The actual number of studies is not a prime concern for Pauli-Magnus, who also directs the Basel CTU and the Swiss Clinical Trial Organisation. “Above all, we need more randomised, controlled studies”. By this she means studies in which patients are assigned randomly to one of two groups and are given different forms of treatment.
“Randomised studies require major organisational efforts. This is why very few people embark on them”, says Pauli-Magnus. It is impossible to run them alongside everyday clinical duties. “If such a study doesn’t have a full-time project manager, the risk of failure is extremely high”. But the greatest obstacle is finding enough patients to take part.
The Investigator Initiated Clinical Trials programme of the SNSF proves just how difficult it is to get a good study off the ground. In 2019, only three of 18 project applications fulfilled its strict criteria and were given funding. As a result, clinical researchers were only able to access just over a third of the CHF 10 million actually available.
In Switzerland, patients are spoilt by the high standard of medical care. In order to get them to participate, studies should be made more relevant to them.
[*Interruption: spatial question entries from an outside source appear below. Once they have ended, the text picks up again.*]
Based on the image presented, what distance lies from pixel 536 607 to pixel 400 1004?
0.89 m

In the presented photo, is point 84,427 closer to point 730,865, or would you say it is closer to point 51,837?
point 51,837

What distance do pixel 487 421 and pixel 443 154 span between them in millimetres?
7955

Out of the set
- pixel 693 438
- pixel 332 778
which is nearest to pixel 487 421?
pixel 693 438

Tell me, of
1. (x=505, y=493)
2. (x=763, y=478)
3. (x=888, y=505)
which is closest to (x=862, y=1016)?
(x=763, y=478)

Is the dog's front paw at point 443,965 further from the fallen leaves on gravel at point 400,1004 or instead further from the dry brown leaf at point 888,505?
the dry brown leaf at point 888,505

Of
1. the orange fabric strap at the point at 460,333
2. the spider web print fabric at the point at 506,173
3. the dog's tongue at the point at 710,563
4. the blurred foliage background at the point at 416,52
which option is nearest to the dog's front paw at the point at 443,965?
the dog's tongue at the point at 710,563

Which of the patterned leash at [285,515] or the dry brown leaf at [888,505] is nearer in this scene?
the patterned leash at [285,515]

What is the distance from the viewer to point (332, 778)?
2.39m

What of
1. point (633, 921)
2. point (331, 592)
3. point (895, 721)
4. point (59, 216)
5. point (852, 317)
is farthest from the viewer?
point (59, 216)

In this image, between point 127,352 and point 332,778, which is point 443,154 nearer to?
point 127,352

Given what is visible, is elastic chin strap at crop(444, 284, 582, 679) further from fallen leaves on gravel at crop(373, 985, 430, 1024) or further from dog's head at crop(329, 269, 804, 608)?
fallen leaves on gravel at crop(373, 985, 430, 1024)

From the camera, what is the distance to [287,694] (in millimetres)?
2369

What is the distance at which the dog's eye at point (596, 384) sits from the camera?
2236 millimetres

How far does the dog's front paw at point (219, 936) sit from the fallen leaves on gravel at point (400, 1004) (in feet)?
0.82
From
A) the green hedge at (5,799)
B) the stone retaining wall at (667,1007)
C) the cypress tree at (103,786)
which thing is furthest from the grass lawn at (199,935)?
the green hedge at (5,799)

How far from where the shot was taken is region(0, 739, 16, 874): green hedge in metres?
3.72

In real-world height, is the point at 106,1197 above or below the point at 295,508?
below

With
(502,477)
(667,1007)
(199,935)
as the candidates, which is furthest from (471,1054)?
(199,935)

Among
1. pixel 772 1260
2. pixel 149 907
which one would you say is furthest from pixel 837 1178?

This is why Pauli-Magnus argues in favour of involving patients already in the planning of a study. For example, they might place greater emphasis on improved quality of life than on living longer.
One big hurdle is the academic incentive system at the university clinics. A lot of people work hard to produce just a few specialist articles, and do almost all this work on the side. Pierre-Yves Bochud, an infectious diseases specialist at the Lausanne University Hospital, sums it up: “It’s often difficult for young doctors to find time for research”. This is because they are too heavily involved in everyday clinical duties. “They should be allowed to reserve time for research on a long-term basis, not just from one project to the next”.